4) Physical appearance — For example, women are expected to be thin and graceful, while men are expected to be tall and muscular. Men and women are also expected to dress and groom in ways that are stereotypical to their gender (men wearing pants and short hairstyles, women wearing dresses and make-up).
Extreme gender stereotypes are harmful because they don’t allow people to fully express themselves and their emotions. For example, it creates an image among the young male children that it is harmful for them to feel that they’re not allowed to cry or express sensitive emotion similarly, the young female children create an impression that it’s harmful for them to feel that they’re not allowed to be independent, smart or assertive.
Extreme gender stereotypes have also been responsible for the sufferings of the people who represent themselves as the third gender apart from male and female, popularly named as trans or LGBTQIA+ community.
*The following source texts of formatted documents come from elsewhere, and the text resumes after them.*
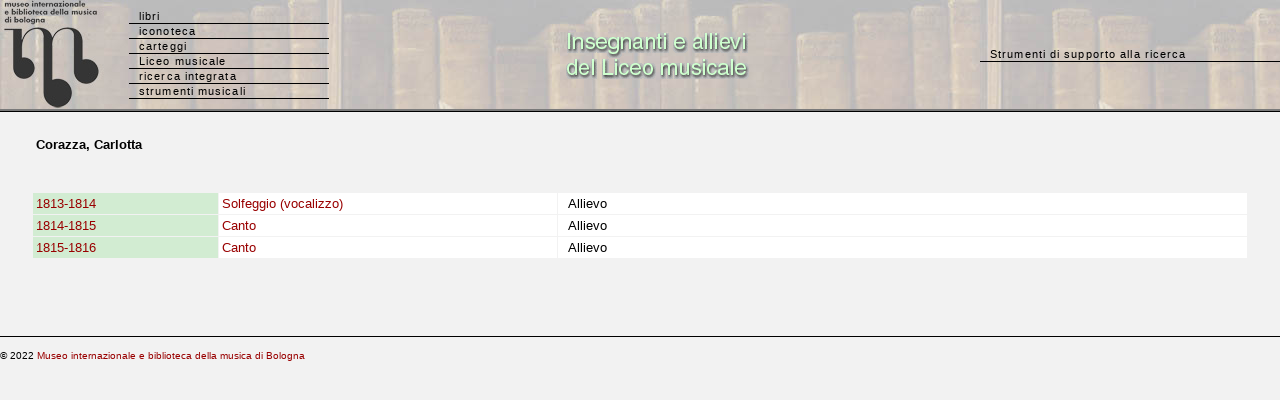

--- FILE ---
content_type: text/html
request_url: http://www.bibliotecamusica.it/cmbm/scripts/vellani/schedn.asp?id=7167
body_size: 4187
content:

<!DOCTYPE HTML PUBLIC "-//W3C//DTD HTML 4.0 Transitional//EN">

<HTML>

<HEAD>

<META HTTP-EQUIV="Content-Type" CONTENT="text/html;charset=windows-1252">

<TITLE>Museo internazionale e biblioteca della musica - Liceo musicale</TITLE>

<link rel="stylesheet" href="/cmbm/css/stilecat.css">


<script type=text/javascript>
<!--
function move(x) {
document.MovePage.action1.value=x
document.MovePage.submit()
}



//-->
</script>



</HEAD>

<body topmargin="0" leftmargin="0" marginwidth="0" marginheight="0" bgcolor="#F2F2F2">
<table background="/cmbm/images/bibliobg.jpg" width="100%" cellpadding="0" cellspacing="0">
  <tr> 
    <td width="129" align="center"> <a href="http://www.museibologna.it/musica/documenti/53237"><img class="immagini" name="logo" border="0" src="/cmbm/images/MMmarchionero23.jpg"></a> 
    </td>
       <td valign="middle" width="200"> 
      <ul id="minitabs">
        <li><a href="/cmbm/scripts/gaspari/src_aut.asp">libri</a></li>
        <li><a href="/cmbm/scripts/quadri/search.asp">iconoteca</a></li>
        <li><a href="/cmbm/scripts/lettere/search.asp">carteggi</a></li>
        <li><a href="/cmbm/scripts/vellani/index.asp">Liceo musicale</a></li>
	<li><a href="/cmbm/scripts/search.asp">ricerca integrata</a></li>
		<li><a href="/cmbm/scripts/strumenti/search.asp">strumenti musicali</a></li>
      </ul>
    </td>
    <td align="center">
     <img src="/cmbm/images/titlev.gif" align="center">
    </td>
        <td width="300" align="left" valign="middle"> 
      <ul id="minitabs">
        <li><a href="../../tools/index.asp">Strumenti di supporto alla ricerca</a></li>
      </ul>
    </td>
  </tr>
   </table>
<img src="/cmbm/images/bargrey.gif" width="100%" height="2" align="top"><img src="/cmbm/images/barblack.gif" width="100%" height="1" align="top"><br>


<table border="0" cellspacing="1" cellpadding="3" height="40" width="95%" align="center">
<tr>
<td>
</td>


<!-- *****************************************     Paginazione sup.     ****************************************************** -->

  <tr>
    <td valign="middle" width="26%" height="49"> <b>Corazza, Carlotta</b></td>
    

 </tr>
</table>

<form name="mulsel" method="GET" action="scheda.asp" onSubmit="return controllo(this)">


  <table border="0" cellspacing="1" cellpadding="3" width="95%" height="59" align="center">
    <tr>
      <th width="139">&nbsp; </th>
      <th width="258" height="10">&nbsp;</th>
      <th width="532" height="10">&nbsp; </th>
      
    </tr>
    
    <tr>
      <td width="139" bgcolor=#D2ECD2 align="left"><a href=scheda.asp?id=10>1813-1814</a> 
      </td>
      <td width="258" bgcolor="#FFFFFF"><a href=scheds.asp?id=27>Solfeggio (vocalizzo)</a></td>
      <td width="532" bgcolor="#FFFFFF">&nbsp; Allievo  </td>
      
    </tr>
    
    <tr>
      <td width="139" bgcolor=#D2ECD2 align="left"><a href=scheda.asp?id=11>1814-1815</a> 
      </td>
      <td width="258" bgcolor="#FFFFFF"><a href=scheds.asp?id=6>Canto</a></td>
      <td width="532" bgcolor="#FFFFFF">&nbsp; Allievo  </td>
      
    </tr>
    
    <tr>
      <td width="139" bgcolor=#D2ECD2 align="left"><a href=scheda.asp?id=12>1815-1816</a> 
      </td>
      <td width="258" bgcolor="#FFFFFF"><a href=scheds.asp?id=6>Canto</a></td>
      <td width="532" bgcolor="#FFFFFF">&nbsp; Allievo  </td>
      
    </tr>
    
  </table>
</form>

<table border="0" cellspacing="1" cellpadding="3" width="95%" align="center">
  <tr>
    <td valign="middle" width="26%" height="49">  </td>
    <td valign="middle" width="74%" height="49"> </td>
  </tr>
</table>

<!-- ***************************************     Connessione (chiusura)  *********************************************  --> 



<!--  ***************************************      Piè di pagina        *********************************************** -->

<p>
<img src="/cmbm/images/barblack.gif" width=100% height=1 border=0>
</p>
<p> <font size="1">&copy; 2022 <a href="http://www.museibologna.it/musica/documenti/56399">Museo 
internazionale e biblioteca della musica di Bologna</a></font>
</p>
</BODY>
<!-- Progetto, realizzazione e sviluppo DB e applicazione ASP by Alfredo Vitolo -->
</HTML>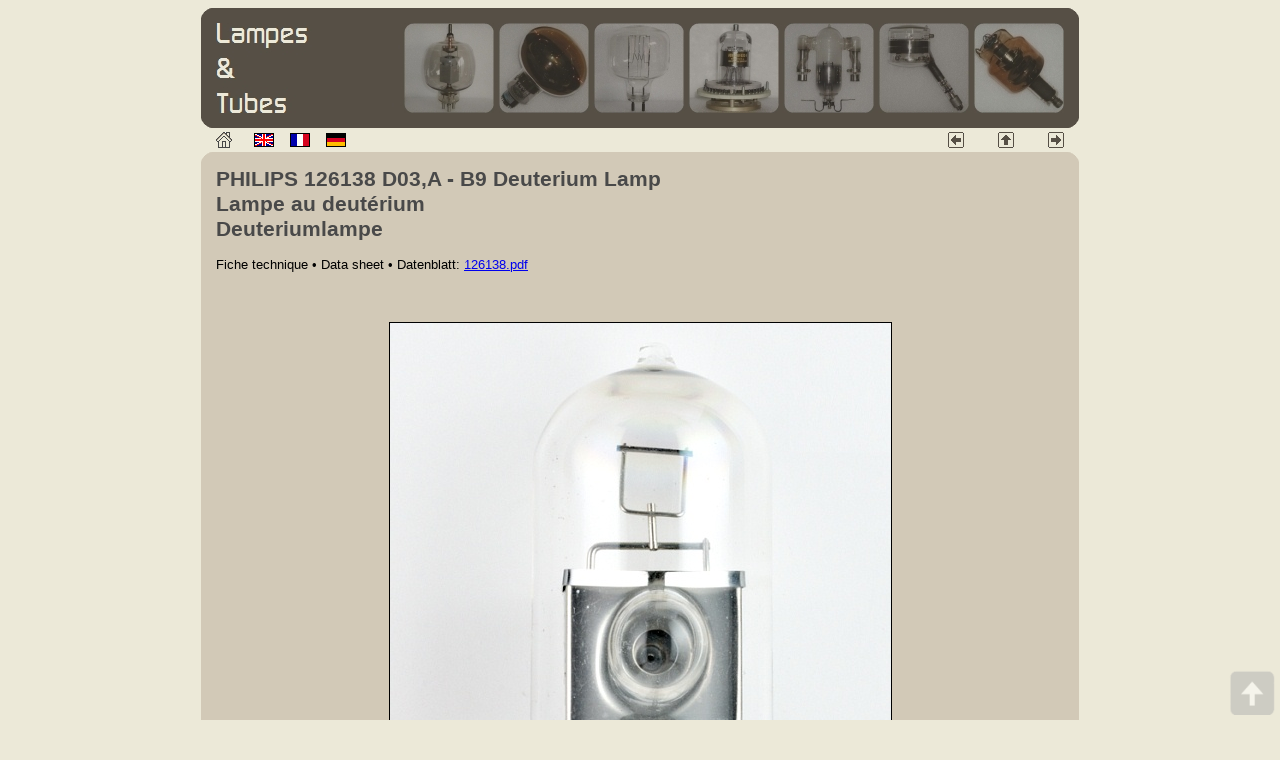

--- FILE ---
content_type: text/html; charset=ISO-8859-1
request_url: https://lampes-et-tubes.info/uv/uv043.php?l=f
body_size: 1435
content:
<!DOCTYPE html PUBLIC "-//W3C//DTD HTML 4.01 Transitional//EN" "http://www.w3.org/TR/html4/loose.dtd">
<html>
<head>
  <meta http-equiv="content-type" content="text/html; charset=ISO-8859-1">
  <title>PHILIPS 126138 D03,A - B9 Deuterium Lamp</title>
  <link rel="stylesheet" href="../default.css" type="text/css" media="all">
  <!-- Google tag (gtag.js) -->
<script async src="https://www.googletagmanager.com/gtag/js?id=G-FKRWFP5LER"></script>
<script>
  window.dataLayer = window.dataLayer || [];
  function gtag(){dataLayer.push(arguments);}
  gtag('js', new Date());

  gtag('config', 'G-FKRWFP5LER');
</script></head>
<body  style="background-color: rgb(236, 233, 216);">


<div align="center">
  <table style="text-align: left; width: 878px; height: 120px;" border="0" cellpadding="0" cellspacing="0">
    <tr>
      <td valign="top" height="120">
        <div class="banner_box">
          <div class="banner_top"><div></div></div>
            <div class="banner_content">
<a href="https://lampes-et-tubes.info/index.htm"><img src="../banner_fr.jpg" width="848" height="90" border="0" alt=""></a>            </div>
          <div class="banner_bottom"><div></div></div>
        </div>
      </td>
    </tr>
  </table>
</div>

<div align="center">
<table style="width: 878px; height: 24px;" border="0" cellpadding="0" cellspacing="0">
  <tbody>
    <tr>
      <td style="text-align: left; width: 15px;" valign="middle">
        <img style="width: 10px; height: 24px;" alt="" src="../spacer.gif">
      </td>
      <td style="text-align: left; width: 38px;" valign="middle">
        <img title="Home" style="width: 16px; height: 16px;" alt="home" src="../home.gif">
      </td>
      <td style="text-align: left; width: 36px;" valign="middle"><a class="flag" href="../index-e.htm">
        <img title="English" border="1" width="18" height="12" alt="en" src="../flag_en.gif"></a>
      </td>
      <td style="text-align: left; width: 36px;" valign="middle"><a class="flag" href="../index.htm">
        <img title="Fran&ccedil;ais" border="1" width="18" height="12" alt="fr" src="../flag_fr.gif"></a>
      </td>
      <td style="text-align: left; width: 36px;" valign="middle"><a class="flag" href="../index-d.htm">
        <img title="Deutsch" border="1" width="18" height="12" alt="de" src="../flag_de.gif"></a>
      </td>
      <td style="text-align: left; width: 552px;" valign="middle">
        <img style="width: 10px; height: 24px;" alt="" src="../spacer.gif">
      </td>
      <td style="text-align: right; width: 50px;" valign="middle">
<a class="arrow" href="uv019.php?l=f">        <img title="previous" border="0" width="16" height="16" alt="&lt;--" src="../arrowleft.gif"></a>
      </td>
      <td style="text-align: right; width: 50px;" valign="middle">
<a class="arrow" href="gallery.php?l=f">      
        <img title="thumbnails" border="0" width="16" height="16" alt="^" src="../arrowup.gif"></a>
      </td>
      <td style="text-align: right; width: 50px;" valign="middle">
<a class="arrow" href="uv031.php?l=f">        <img title="next" border="0" width="16" height="16" alt="--&gt;" src="../arrowright.gif"></a>
      </td>
      <td style="text-align: left; width: 15px;" valign="middle">
        <img style="width: 10px; height: 24px;" alt="" src="../spacer.gif">
      </td>
    </tr>
  </tbody>
</table>
</div>
<div align="center">
  <table style="text-align: left; width: 878px;" border="0" cellpadding="0" cellspacing="0">
    <tr>
      <td width="878" valign="top">
        <div class="content_box">
          <div class="content_top"><div></div></div>
            <div class="content_content">
              <h2>PHILIPS 126138 D03,A - B9 Deuterium Lamp<br>
              Lampe au deutérium<br>
              Deuteriumlampe</h2>
              <p class="Contenu">Fiche technique &bull; Data sheet &bull; Datenblatt:
              <a href="126138.pdf" target="_blank">126138.pdf</a></p>
              <p>&nbsp;</p>
			  <p align="center"><img src="uv043a.jpg" alt="PHILIPS 126138 D03,A - B9 Deuterium Lamp" border="1" width="501" height="800"></p>
			  <p class="ContenuCE">Hauteur &bull; Height &bull; Höhe : 88 mm &bull; 3&quot; 1/2<br>
			  Diamètre &bull; Diameter &bull; Durchmesser : 30 mm &bull; 1&quot; 3/16</p>
			  <p align="center"><img src="uv043b.jpg" alt="PHILIPS 126138 D03,A - B9 Deuterium Lamp" border="1" width="846" height="757"></p>
              <p align="center"><img src="uv043c.jpg" alt="PHILIPS 126138 D03,A - B9 Deuterium Lamp" border="1" width="846" height="457"></p>
              <p>&nbsp;</p>
<hr>
<p class="Legende">Le contenu de ce site est sous copyleft <img src="../copyleft.gif" border="0" width="11" height="9" alt="-" align="bottom"> The content of this site is under copyleft <img src="../copyleft.gif" border="0" width="11" height="9" alt="-" align="bottom"> Der Inhalt dieser Website steht unter Copyleft</p>
            </div>
          <div class="content_bottom"><div></div></div>
        </div>
      </td>
    </tr>
  </table>
</div>
<a style="position: fixed; bottom:5px;right:5px;" href="#" title="Back to Top"><img style="border: none;" src="../backtotop.png"></a>
</body>
</html>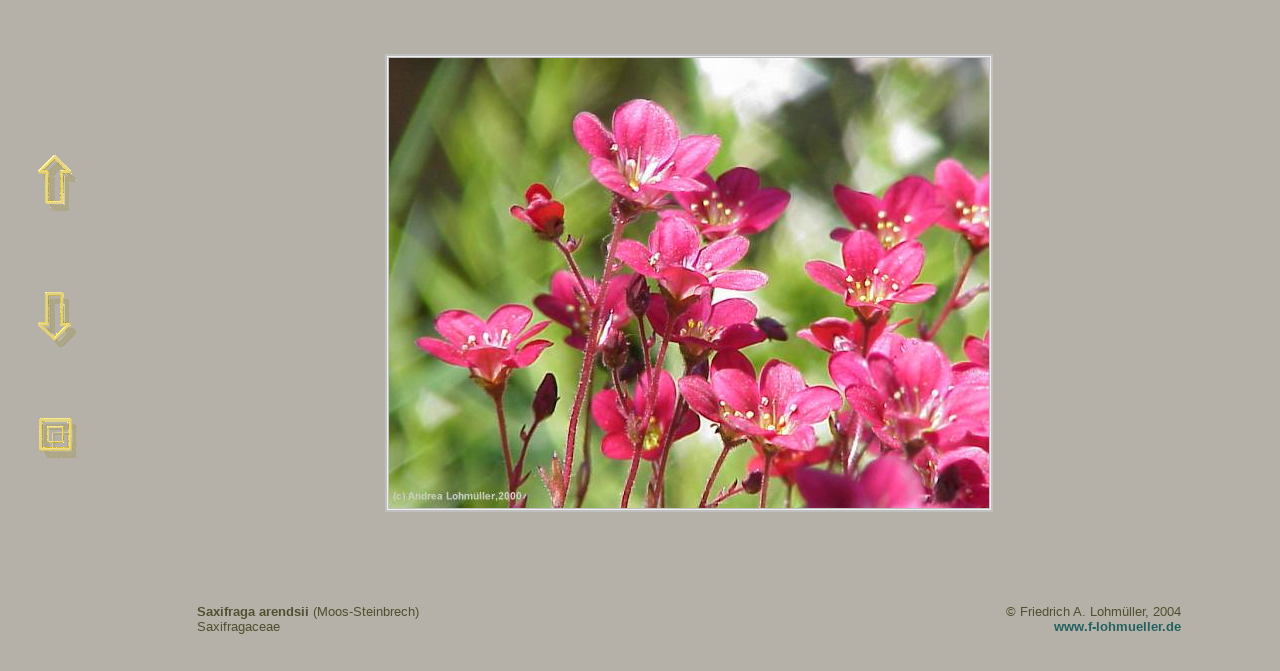

--- FILE ---
content_type: text/html
request_url: https://www.f-lohmueller.de/botanic/Saxifragaceae/Saxifraga/Saxifraga011.htm
body_size: 1161
content:
<!doctype html public "-//w3c//dtd html 4.0 transitional//en">
<html>
<head>
<meta http-equiv="Content-Type" content="text/html; charset=iso-8859-1">
<meta name="robots" content="index">
<meta name="robots" content="follow">
<meta http-equiv="language" content="en-us">
<meta http-equiv="language" content="de">
<meta name="description" lang="en-us" content="Saxifraga, Saxifragaceae, Gallery of flowers and plants photographed by Andrea and Friedrich Lohmueller.">
<meta name="subject" lang="en-us" content="Saxifraga, Saxifragaceae, photos of flowers and plants">
<meta name="keywords" lang="en-us" content="Saxifraga, Saxifragaceae, flowers, plants, photo gallery, photography, flora, botany, botanic">
<meta name="Description" lang="de" content="Saxifraga, Saxifragaceae, Galerie von Blumen und Pflanzen fotografiert von Andrea und Friedrich Lohmueller.">
<meta name="subject" lang="de" content="Saxifraga, Saxifragaceae, Fotos von Blumen und Pflanzen">
<meta name="keywords" lang="de" content="Saxifraga, Saxifragaceae, Blumen, Bl&uuml;ten, Pflanzen, Flora, Fotogalerie, Photographie, Botanik, botanisch">
<meta name="author" content="Andrea Lohmueller and Friedrich A.Lohmueller">
<meta name="copyright" content="Copyright 2004 Friedrich A.Lohmueller, Andrea Lohmueller - all rights reserved worldwide">
<title>Saxifraga, Saxifragaceae, Friedrich A. Lohmueller photo gallery flowers and Plants - Blumen und Pflanzen (overview) </title>
<link rel="stylesheet" type="text/css" href="../../bot_style.css">
</head>
<body bgcolor="#b6b1a8" text="#505030"  link="#006677" vlink="#445566" alink="#cc0055">
<div align="center">
<table border="0" height="100%" width="100%" valign="middle" >
<tr>
 <td align="center" valign="top" rowspan="2">
 <p>&nbsp;<br> &nbsp;<br>
 <font size="3"><b></b></font><br>
  &nbsp;<br> &nbsp;<br> &nbsp;<br> &nbsp;<br></p>
  <p><map name="Map0">
     <area shape="RECT" coords="1, 1, 48, 70"    href="Saxifraga012.htm" title="next" alt="next">
     <area shape="RECT" coords="1, 130, 48, 200" href="../Bergenia/Bergenia013.htm" title="previous" alt="previous">
     <area shape="RECT" coords="1, 260, 48, 310" href="Saxifraga01.htm"  title="home" alt="home"></map>
  <img src="../../arrow_3.gif" align="top" border="0" width="48" height="310" usemap="#Map0">
  </p></td>
 <td>
 <div align="center">
  <table border="2" cellpadding="0" cellspacing="1" bgcolor="#EFEFEF"
         bordercolor="#C0C0C0" bordercolordark="#808080" bordercolorlight="#FFFFFF">
  <tr><td><img src="fns019.jpg" alt="Saxifraga arendsii" title="Saxifraga arendsii"
           align="middle" hspace="0" vspace="0" width="600" height="450"></td>
  </tr></table></div></td>
</tr>
<tr>
 <td>
 <table border="0" cellpadding="0" cellspacing="1" width="85%" align="center">
 <tr><td><h6>
  <b>Saxifraga arendsii</b> (Moos-Steinbrech)<br>
   Saxifragaceae</td></h6>
  <td valign="bottom" align="right"><h6>
  &copy; Friedrich A. Lohm&uuml;ller, 2004 <br>
  <a href="/"><nobr>www.f-lohmueller.de</nobr></a><br>
 </font></h6>
 </td>  </tr></table>
</td></tr></table>
</div>
</body>
</html>


--- FILE ---
content_type: text/css
request_url: https://www.f-lohmueller.de/botanic/bot_style.css
body_size: 375
content:
body,td,th,p,ul,ol,li,div,address,blockquote { font-family:Arial,Verdana,Helvetica, sans-serif; orphans:3; }
body { background-color:#b6b1a8; color:#505030; }
a:link { text-decoration:none; font-weight:bold; color:#226060;}
a:visited { text-decoration:none; font-weight:bold; color:#335560; }
a:active { text-decoration:none; font-weight:bold; color:#bb0044;  }
a:hover { text-decoration:underline; font-weight:bold; color: #cc0044;}
/*a:focus { text-decoration:none; font-weight:bold;  background-color:#cccccc;}*/

h1 { font-family:Arial,Verdana,Helvetica,sans-serif; orphans:3; font-weight:100; font-size:200%; color:#505030;}
h2 { font-family:Arial,Verdana,Helvetica,sans-serif; orphans:3; font-weight:100; font-size:150%; color:#505030;}
h3 { font-family:Arial,Verdana,Helvetica,sans-serif; orphans:3; font-weight:100; font-size:125%; color:#505030;}
h4 { font-family:Arial,Verdana,Helvetica,sans-serif; orphans:3; font-weight:100; font-size:100%; color:#505030;}
h5 { font-family:Arial,Verdana,Helvetica,sans-serif; orphans:3; font-weight:100; font-size:90%; color:#505030;}
h6 { font-family:Arial,Verdana,Helvetica,sans-serif; orphans:3; font-weight:100; font-size:80%; color:#505030;}
pre { font-family:Courier New,Courier,monospace; font-size:80%; color:#004000; font-weight:normal;}
/* style for botany */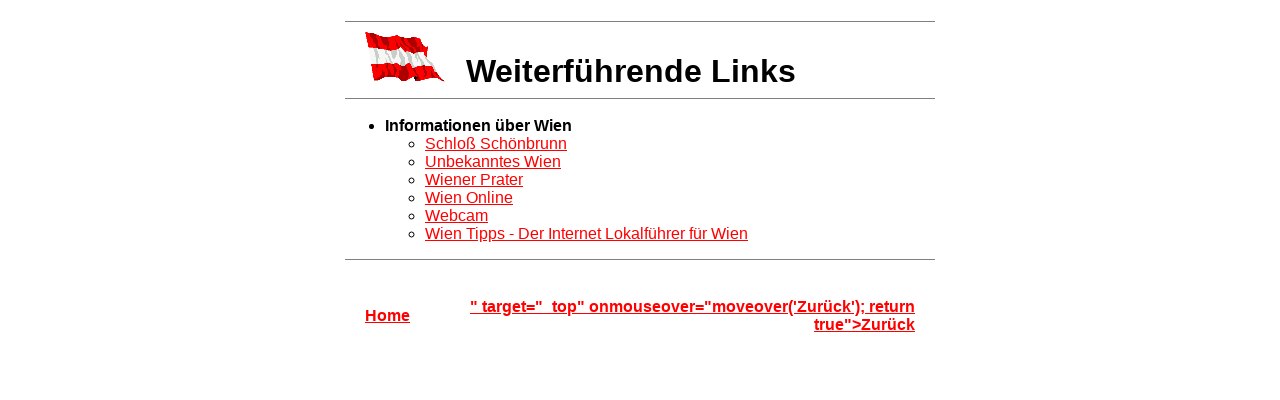

--- FILE ---
content_type: text/html
request_url: http://www.patrick-schnabel.de/projekte/wien/links.htm
body_size: 956
content:
<html>

<head>
<meta http-equiv="Content-Type" content="text/html; charset=iso-8859-1">
<title>Wien - Links</title>
<link rel="stylesheet" type="text/css" href="style.css">
</head>

<body bgcolor="#FFFFFF" link="#FF0000" vlink="#000080"
alink="#0000FF">
<script language="JavaScript">
<!--
function moveover(TXT) {
   window.status=TXT;
   setTimeout("erase()",2500);
}
function erase() {
   window.status="";
}
// -->
</script><div align="center"><center>

<table border="0" cellpadding="5" cellspacing="0" width="600">
<!--#include virtual="banner.txt" -->
    <tr>
        <td><hr size="1" noshade>
        <h1><img src="bilder/flagge1.gif"
        alt="Flagge von &Ouml;sterreich" hspace="20" width="81"
        height="50">Weiterf&uuml;hrende Links</h1>
        <hr size="1" noshade>
        </td>
    </tr>
    <tr>
        <td><ul>
            <li><strong>Informationen &uuml;ber Wien</strong><ul>
                    <li><a
                        href="http://www.schoenbrunn.at/">Schlo&szlig;
                        Sch&ouml;nbrunn</a></li>
                    <li><a href="http://www.unbekannteswien.at/">Unbekanntes
                        Wien</a></li>
                    <li><a href="http://www.wiener-prater.at/">Wiener
                        Prater</a></li>
                    <li><a href="http://www.magwien.gv.at/">Wien
                        Online</a></li>
<li><a href="http://www.magwien.gv.at/webcam/">Webcam</a></li>
                    <li><a
                        href="http://www.unet.univie.ac.at/~a9401115/wienTipps.html">Wien
                        Tipps - Der Internet Lokalf&uuml;hrer f&uuml;r
                        Wien</a></li>
                </ul>
            </li>
        </ul>
        <hr size="1" noshade>
        </td>
    </tr>
    <tr>
        <th><table border="0" cellpadding="20" cellspacing="0"
        width="100%">
            <tr>
                <th align=left><a href="index.htm">Home</a></th>
                <th align=right><a href="<!--#echo var="http_referer" -->"
                target="_top" onmouseover="moveover('Zur&uuml;ck');
                return true">Zur&uuml;ck</a></th>
            </tr>
        </table>
        </th>
    </tr>
</table>
</center></div>

</body>
</html>

--- FILE ---
content_type: text/css
request_url: http://www.patrick-schnabel.de/projekte/wien/style.css
body_size: 154
content:
h1 {margin-top: 10px; margin-bottom: 8px; font-family: Arial, sans-serif; font-weight: bolder;}
h2 {margin-top: 10px; margin-bottom: 8px; font-family: Arial, sans-serif; font-weight: bolder;}
h3 {margin-top: 10px; margin-bottom: 2px; font-family: Arial, sans-serif;}
h4 {margin-top: 10px; margin-bottom: 2px; font-family: Arial, sans-serif;}

p {margin-top: 2px; margin-bottom: 8px;}

b, strong {font-family: Arial, sans-serif;}

a {font-family: Arial, sans-serif;}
Prejudices, negative stereotypes and discrimination are deeply embedded in our value system and patterns of behavior. Even now, for many public officials and opinion-makers the expression of homophobic prejudice remains both legitimate and respectable – in a manner that would be unacceptable for any other minority, and although we have evidence of existence and acceptance of the third within almost all ancient civilizations. Additionally, people who are third gender or what we would now think of as intersex have been recorded in almost all cultures across human history, but the mainstream idea of gender being a binary concept has always managed to create hindrance in the recognition of an individual identity over gender and sexual orientation.
Expectations and unacceptance have led on to suppress people for generations but now people have started to speak for what is not right. Movements that of feminism and Pride have brought attention to the atrocities and general unfair means towards people. In the same time people have also realised how unfair and toxic is hyper masculinity in general suppressing young children and keeping them from the recognition of their own identity as a human being. Many popular leaders have now started to motivate parents to initiate a more inclusive environment in college and to encourage children with their decisions from their early growth years and to inculcate a habit of educating them about things instead of imposing our own decisions on them. Parents also need to realise that what seems foreign to them is not necessarily wrong and that they need to teach children to be confident to be ready for the later years of their life.
The beginning of a child’s education starts from home, and it is high time parents realise that it is more important that they become a safe space for their children than a portrait of idealism for the society.